Tuesday, September 9, 2008

Malaysian MPs sent overseas amid opposition takeover bid

Agence France-Presse - 9/8/2008 6:15 AM GMT





Dozens of lawmakers from the ruling coalition left Monday for Taiwan on an educational tour, in an apparent bid to prevent them from joining an opposition push to topple the government.


The opposition led by Anwar Ibrahim, who has vowed to unseat the coalition by September 16, said the trip was an attempt to "corral and seclude" parliamentarians amid the high-stakes negotiations.


Prime Minister Abdullah Ahmad Badawi, whose ruling party leads the Barisan Nasional (National Front) coalition, has vowed to thwart Anwar's plan to secure the 30 lawmakers he needs to form a new administration.


"Some National Front leaders are getting cold feet and more than a touch of panic," said Lim Kit Siang from the Democratic Action Party, which is part of the three-member opposition alliance.

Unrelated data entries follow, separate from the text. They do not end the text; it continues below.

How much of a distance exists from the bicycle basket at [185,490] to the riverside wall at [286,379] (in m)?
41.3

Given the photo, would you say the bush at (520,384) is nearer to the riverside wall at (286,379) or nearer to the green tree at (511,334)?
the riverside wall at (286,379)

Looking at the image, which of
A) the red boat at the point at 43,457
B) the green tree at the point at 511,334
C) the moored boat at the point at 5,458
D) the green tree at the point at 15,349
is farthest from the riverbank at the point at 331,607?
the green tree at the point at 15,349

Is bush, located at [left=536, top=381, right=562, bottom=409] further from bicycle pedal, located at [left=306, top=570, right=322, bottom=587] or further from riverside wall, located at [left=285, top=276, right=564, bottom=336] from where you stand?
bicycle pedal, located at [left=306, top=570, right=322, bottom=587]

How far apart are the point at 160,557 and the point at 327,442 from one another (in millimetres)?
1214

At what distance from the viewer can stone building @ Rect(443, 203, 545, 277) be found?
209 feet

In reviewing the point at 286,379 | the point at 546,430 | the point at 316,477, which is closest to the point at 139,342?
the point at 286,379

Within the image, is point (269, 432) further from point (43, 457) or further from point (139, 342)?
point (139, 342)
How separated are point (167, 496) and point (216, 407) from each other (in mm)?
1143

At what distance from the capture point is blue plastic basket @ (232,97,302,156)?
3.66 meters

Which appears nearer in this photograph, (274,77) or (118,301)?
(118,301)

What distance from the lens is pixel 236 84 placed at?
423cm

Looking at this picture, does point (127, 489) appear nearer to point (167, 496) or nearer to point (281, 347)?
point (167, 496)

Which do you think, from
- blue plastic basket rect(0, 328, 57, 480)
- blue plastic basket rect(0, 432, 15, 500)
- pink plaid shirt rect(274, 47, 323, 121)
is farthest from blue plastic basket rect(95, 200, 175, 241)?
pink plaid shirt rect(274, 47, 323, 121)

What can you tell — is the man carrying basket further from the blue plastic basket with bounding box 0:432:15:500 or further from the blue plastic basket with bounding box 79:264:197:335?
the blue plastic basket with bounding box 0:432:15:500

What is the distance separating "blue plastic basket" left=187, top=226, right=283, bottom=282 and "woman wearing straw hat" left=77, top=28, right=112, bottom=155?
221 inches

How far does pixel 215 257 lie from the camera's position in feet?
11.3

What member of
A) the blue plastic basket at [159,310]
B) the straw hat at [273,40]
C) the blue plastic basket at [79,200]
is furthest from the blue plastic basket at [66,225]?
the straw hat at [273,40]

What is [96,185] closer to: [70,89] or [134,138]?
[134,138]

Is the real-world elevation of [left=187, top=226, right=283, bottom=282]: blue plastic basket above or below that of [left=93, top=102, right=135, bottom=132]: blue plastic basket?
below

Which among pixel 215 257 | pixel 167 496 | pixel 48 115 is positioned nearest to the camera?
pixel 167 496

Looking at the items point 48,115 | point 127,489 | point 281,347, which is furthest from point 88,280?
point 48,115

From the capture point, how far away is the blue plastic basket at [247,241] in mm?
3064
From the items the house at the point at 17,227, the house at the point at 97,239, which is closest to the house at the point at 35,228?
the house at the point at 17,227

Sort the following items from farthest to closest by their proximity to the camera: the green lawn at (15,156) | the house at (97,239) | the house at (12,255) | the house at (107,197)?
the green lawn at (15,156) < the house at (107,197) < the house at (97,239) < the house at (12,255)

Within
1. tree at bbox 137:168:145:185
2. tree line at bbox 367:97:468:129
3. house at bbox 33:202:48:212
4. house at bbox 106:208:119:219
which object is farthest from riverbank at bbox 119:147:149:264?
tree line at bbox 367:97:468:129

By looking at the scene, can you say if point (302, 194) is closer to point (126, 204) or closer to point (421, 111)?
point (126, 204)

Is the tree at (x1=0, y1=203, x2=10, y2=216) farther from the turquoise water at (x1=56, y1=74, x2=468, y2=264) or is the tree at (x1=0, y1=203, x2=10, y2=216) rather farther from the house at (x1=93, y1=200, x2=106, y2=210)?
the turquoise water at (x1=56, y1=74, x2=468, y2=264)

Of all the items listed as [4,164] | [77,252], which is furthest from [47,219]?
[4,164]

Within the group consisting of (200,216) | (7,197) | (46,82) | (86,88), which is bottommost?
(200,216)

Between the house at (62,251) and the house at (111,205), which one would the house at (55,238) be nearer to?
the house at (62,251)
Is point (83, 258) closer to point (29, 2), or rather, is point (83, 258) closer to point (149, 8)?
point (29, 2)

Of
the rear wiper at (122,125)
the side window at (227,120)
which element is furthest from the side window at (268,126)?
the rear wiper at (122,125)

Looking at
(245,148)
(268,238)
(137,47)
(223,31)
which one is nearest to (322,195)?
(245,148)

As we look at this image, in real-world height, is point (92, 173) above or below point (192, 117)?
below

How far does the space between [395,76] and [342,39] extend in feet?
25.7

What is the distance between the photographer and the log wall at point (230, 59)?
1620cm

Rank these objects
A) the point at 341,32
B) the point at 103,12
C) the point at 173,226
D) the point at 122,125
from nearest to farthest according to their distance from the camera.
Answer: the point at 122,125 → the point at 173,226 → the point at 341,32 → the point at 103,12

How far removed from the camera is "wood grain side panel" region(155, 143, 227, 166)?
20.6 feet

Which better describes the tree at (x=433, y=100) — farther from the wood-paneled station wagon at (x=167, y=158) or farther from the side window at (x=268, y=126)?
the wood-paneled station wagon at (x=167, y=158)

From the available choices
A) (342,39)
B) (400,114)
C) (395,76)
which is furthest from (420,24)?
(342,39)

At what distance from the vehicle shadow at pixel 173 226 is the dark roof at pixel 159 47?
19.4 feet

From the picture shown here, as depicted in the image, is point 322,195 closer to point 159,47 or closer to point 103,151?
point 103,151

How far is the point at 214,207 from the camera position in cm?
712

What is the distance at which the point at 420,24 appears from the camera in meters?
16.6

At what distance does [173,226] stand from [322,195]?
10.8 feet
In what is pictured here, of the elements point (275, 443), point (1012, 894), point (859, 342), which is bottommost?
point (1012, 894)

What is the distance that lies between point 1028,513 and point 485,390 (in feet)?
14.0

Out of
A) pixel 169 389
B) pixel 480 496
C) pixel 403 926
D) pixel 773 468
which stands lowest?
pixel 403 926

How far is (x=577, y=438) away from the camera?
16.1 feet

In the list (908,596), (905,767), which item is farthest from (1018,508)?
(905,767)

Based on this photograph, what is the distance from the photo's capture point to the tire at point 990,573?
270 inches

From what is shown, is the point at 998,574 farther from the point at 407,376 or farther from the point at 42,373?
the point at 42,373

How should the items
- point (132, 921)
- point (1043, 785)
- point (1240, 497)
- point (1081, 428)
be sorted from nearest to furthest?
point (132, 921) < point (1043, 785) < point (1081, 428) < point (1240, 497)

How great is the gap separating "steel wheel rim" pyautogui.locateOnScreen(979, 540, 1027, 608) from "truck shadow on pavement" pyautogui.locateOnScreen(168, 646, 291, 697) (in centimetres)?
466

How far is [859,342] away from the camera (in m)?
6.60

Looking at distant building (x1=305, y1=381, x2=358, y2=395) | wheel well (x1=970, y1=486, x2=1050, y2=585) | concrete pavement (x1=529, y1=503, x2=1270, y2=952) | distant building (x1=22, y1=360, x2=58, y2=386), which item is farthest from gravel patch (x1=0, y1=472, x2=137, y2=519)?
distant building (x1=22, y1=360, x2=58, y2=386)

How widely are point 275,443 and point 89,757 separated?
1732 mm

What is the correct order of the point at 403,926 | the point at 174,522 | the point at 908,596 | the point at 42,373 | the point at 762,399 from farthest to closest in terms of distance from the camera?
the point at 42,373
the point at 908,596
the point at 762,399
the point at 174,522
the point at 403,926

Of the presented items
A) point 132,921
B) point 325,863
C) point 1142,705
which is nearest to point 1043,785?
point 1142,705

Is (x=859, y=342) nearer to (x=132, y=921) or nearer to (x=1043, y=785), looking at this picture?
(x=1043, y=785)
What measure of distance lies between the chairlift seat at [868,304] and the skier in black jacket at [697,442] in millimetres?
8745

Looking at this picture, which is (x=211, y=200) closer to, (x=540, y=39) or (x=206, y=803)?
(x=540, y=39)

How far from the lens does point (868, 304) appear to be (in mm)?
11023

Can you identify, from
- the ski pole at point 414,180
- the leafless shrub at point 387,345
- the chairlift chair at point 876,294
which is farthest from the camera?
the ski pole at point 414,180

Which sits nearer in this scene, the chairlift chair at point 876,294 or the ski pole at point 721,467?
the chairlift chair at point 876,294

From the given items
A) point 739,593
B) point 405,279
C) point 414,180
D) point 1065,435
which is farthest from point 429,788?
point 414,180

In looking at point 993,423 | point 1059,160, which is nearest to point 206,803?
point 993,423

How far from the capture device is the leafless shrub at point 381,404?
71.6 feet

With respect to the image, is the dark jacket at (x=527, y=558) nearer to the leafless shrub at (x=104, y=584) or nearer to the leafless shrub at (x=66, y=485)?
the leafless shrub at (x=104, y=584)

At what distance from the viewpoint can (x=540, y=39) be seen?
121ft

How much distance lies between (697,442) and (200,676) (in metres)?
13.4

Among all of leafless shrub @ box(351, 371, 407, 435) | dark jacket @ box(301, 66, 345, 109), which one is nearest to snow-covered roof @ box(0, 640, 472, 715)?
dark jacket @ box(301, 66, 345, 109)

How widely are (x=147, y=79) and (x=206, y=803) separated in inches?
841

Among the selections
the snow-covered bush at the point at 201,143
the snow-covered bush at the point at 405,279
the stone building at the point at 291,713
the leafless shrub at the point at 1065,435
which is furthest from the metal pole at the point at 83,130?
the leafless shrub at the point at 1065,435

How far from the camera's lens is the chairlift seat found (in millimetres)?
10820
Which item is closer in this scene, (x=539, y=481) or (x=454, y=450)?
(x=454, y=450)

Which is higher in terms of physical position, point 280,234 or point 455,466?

"All in all, it is a national shame that the MPs should be treated like delinquent children who have to be packed off overseas and secluded from mischief, treating the National Front MPs as no better than chattel," he added.


But Tiong King Sing, chairman of the government backbenchers' club that organised the hastily arranged tour, defended it as an educational programme.


"It is not a forced trip. We are going to Taiwan to obtain some ideas on how to bolster our agriculture output. It has nothing to do with September 16. They can do what they want to do on that date," he told AFP.


Tiong said 50 MPs were participating in the eight-day tour, and that dozens had left on Monday. The Star newspaper said in an SMS alert that 41 had departed.


There are a total of 140 coalition lawmakers in parliament, and most of the would-be defectors were believed to be from the East Malaysia states of Sabah and Sarawak on Borneo island.


Anwar said he was on track to meet the deadline, though political observers have expressed scepticism he can recruit enough defectors by that date.


The 61-year-old opposition leader said government attempts to compel lawmakers to leave the country would not work.


"We have seen some very positive signs, but we have also seen the desperate acts by the government, threats and using institutions to discourage them," he said in Jakarta.


The opposition alliance gained unprecedented ground in March general elections, securing a third of parliamentary seats and five states from the coalition, which has ruled since independence from Britain half a century ago.